▸ **What to work on**
Report how many lines in the rows below contain the string "bottom", treating uppercase and lowercase letters as different, and give only that number.

* * * *

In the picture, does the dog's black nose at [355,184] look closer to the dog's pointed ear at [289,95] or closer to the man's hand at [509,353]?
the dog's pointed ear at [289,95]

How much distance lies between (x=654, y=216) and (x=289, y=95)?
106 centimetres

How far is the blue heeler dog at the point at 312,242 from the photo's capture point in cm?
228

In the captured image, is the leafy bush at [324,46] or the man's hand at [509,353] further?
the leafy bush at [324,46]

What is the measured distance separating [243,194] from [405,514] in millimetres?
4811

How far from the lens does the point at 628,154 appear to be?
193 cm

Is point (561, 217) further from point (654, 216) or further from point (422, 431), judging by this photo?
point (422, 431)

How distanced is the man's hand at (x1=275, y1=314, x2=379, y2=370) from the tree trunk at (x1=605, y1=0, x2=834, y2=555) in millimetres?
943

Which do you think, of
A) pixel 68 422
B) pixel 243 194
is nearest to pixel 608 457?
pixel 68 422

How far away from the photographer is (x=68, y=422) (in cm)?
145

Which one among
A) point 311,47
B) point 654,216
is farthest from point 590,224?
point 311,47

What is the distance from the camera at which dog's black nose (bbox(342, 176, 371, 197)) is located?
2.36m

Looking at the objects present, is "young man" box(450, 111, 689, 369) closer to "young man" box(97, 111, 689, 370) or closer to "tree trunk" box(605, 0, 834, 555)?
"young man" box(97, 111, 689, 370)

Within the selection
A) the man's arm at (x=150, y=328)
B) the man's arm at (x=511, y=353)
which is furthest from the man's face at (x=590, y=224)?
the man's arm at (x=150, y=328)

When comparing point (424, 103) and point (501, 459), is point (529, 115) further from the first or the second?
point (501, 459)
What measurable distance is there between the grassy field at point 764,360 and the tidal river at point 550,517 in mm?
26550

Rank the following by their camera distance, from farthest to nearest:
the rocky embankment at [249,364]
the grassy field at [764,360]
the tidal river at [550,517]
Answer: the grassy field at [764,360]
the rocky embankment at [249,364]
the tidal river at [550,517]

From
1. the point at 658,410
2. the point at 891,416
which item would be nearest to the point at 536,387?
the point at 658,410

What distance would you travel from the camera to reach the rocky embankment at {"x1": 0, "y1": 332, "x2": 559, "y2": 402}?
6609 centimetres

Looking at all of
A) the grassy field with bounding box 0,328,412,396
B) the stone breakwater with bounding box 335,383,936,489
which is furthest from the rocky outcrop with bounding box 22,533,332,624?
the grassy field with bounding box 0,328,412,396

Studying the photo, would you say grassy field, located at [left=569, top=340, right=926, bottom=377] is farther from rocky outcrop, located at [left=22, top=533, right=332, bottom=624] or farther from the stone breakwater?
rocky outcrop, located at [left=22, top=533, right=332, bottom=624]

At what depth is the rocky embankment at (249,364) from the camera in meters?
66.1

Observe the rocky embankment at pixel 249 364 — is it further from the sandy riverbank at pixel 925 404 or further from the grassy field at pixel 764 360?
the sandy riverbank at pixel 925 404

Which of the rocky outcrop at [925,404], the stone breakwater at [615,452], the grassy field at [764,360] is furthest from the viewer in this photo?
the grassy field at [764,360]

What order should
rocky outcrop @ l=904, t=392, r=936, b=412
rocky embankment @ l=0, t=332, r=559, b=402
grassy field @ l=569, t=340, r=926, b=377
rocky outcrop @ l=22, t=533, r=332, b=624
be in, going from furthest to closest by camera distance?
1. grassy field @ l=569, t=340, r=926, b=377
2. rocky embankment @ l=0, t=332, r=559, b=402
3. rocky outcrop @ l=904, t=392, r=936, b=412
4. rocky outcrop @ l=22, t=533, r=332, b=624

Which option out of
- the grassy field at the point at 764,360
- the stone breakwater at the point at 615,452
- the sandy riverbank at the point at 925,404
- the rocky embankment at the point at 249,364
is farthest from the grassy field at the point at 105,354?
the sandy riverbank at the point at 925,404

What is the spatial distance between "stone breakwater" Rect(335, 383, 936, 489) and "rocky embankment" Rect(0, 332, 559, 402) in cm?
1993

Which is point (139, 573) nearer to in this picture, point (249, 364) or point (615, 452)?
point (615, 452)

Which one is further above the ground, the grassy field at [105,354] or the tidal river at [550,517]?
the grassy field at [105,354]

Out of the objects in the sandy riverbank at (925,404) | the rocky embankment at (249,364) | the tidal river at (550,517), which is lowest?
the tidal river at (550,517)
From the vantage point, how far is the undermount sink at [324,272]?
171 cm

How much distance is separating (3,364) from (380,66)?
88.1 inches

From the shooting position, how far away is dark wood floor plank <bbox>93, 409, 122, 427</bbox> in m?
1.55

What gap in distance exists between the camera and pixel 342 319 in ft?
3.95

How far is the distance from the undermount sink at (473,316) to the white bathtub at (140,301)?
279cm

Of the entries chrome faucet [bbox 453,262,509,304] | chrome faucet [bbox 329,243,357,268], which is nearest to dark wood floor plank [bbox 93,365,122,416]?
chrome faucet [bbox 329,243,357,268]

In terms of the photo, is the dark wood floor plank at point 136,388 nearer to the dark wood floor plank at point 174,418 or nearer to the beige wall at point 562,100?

* * * *

▸ **Worked answer**
2